Marks had been ripping off long runs. It's second-and-5 -- why not keep feeding him? Without fully evaluating the defensive alignment and what look USC was getting, it's possible this specific criticism is unfair. But it's not about this one example -- it's about the trend.

And even if USC punted there instead of the interception, it could be an entirely different outcome. Or maybe Marks would have kept moving the chains like he'd do on the next series when, hey now, they gave it to him on third-and-4 as he rumbled for 19 yards ... and again on third-and-6 as he ran for 9 ... and then another third-and-4 on which he rushed for 6 and yet another first down.

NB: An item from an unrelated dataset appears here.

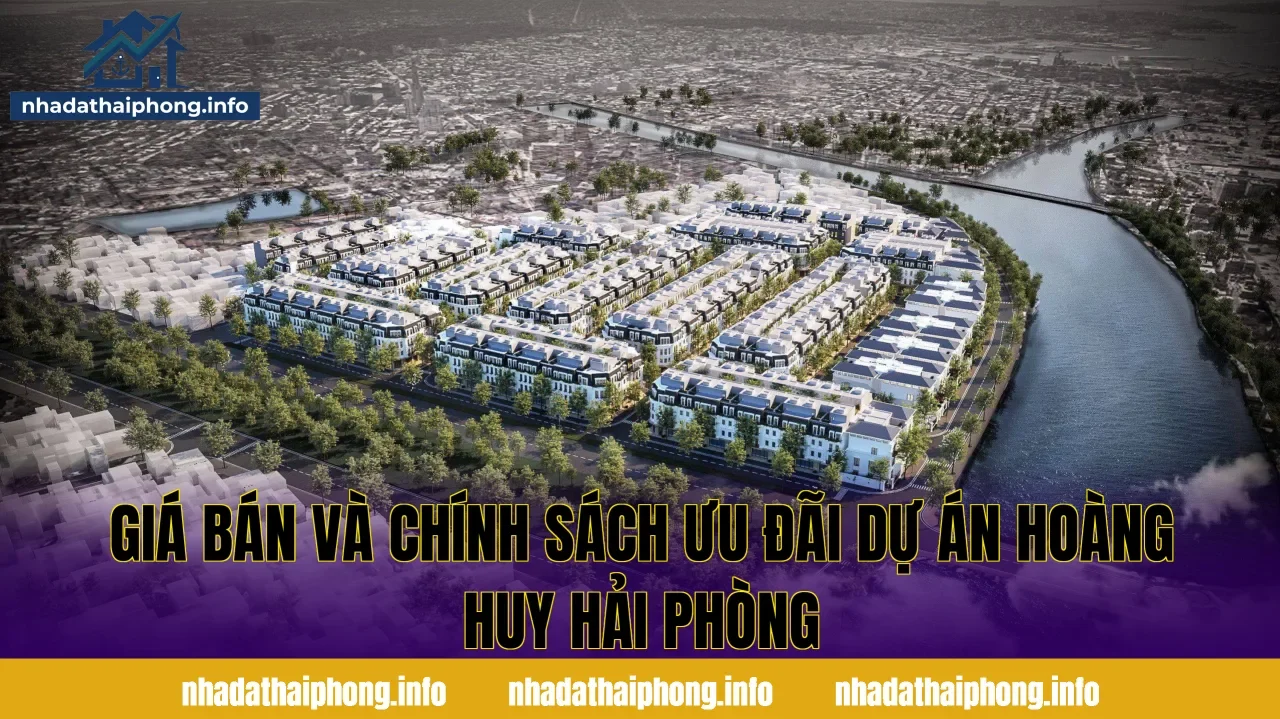 Giá bán và chính sách ưu đãi dự án Hoàng Huy Hải Phòng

In fact, the Trojans kept running it there with Joyner and Marks -- running on 10 of 11 plays in that stretch as they got all the way to the 1 before Marks was stuffed in the backfield on fourth-and-goal on what Riley called "a blown assignment up front at the wrong time."

But why can't that be USC's offensive identity more often? Only Riley can answer that ...

The reality is this USC passing game has too many ways things go wrong too often -- either a bad read or throw by Moss like on that costly second-half interception, or a protection breakdown and sack, or a protection breakdown leading to an interception (like the one that doomed USC at Minnesota when it was up 7 and driving deep in Gophers territory in the fourth quarter).

The less they have to ask of Moss and the passing game, the better.

That doesn't mean Moss isn't capable. He is -- that fourth-down touchdown pass to Lemon in the third quarter was a beauty. He ultimately passed for 293 yards and 2 touchdowns, but he doesn't need to be throwing it 50 times like he did Saturday night. Not when it comes with 3 interceptions -- sure, one was off Ford's hands and one was a no-risk heave at the end of the first half, but he also had another pass thrown straight to a Washington defensive lineman that was dropped instead of making it 4 picks on the day.

Moss is a capable quarterback who on his best days can string together a highlight reel of big throws and will the offense to success. But he's not Caleb Williams or Kyler Murray or Baker Mayfield -- the Heisman-winning quarterbacks Riley has coached.

Moss is not the problem for USC, but asking him to throw it 50 times -- which he did both in the losses at Michigan and Maryland and again Saturday night -- is a problem.

Especially when the Trojans have a clear different strength to their offense -- clear to everyone, it seems, but Riley.

As it is, USC keeps finding itself coming down to that one (or more) pivotal play a game that ultimately doesn't go its way. Yes, that's probably an anomaly that the Trojans have been on the wrong end of all of those.

That Riley chooses to keep emphasizing how close the Trojans have been is fine. Honestly, there aren't many teams in the country that have legitimately had a chance in the final minute to win every single game this season. That is notable -- it is.

What is concerning is the other part of Riley's comment -- that aside from those five or six plays this season that swung those games, in his eyes, he wouldn't change the other 99.9 percent.

"It's kind of like I've told you guys. I watch a team, it's not like we're getting our ass kicked, so it's not like I go back to the drawing board like 'God, we're just doing this terrible and people are just wearing us out on this or that.' I mean, like, it's not that," Riley said. "And this team has shown capability to do kind of all these things that you need to do. We just got to continue to keep our nose to the grindstone, we've got to continue to lean on these leaders, we've got to continue to get better.”

That's not all they need to do. Riley needs to take a fresh look at his offensive tendencies and, frankly, stubbornness.

On some level, it's probably and understandably subconscious. He has made his career on coordinating high-scoring offenses that pile up points and yards largely on the strength of the passing attack. It's worked very well for him for a long time.

This is not those teams, though.

And until he accepts that, it will continue to not be a surprise if the Trojans keep finding themselves in the same situation week after week with few exceptions.

Which is unfortunate because Riley isn't wrong about what this season could have been.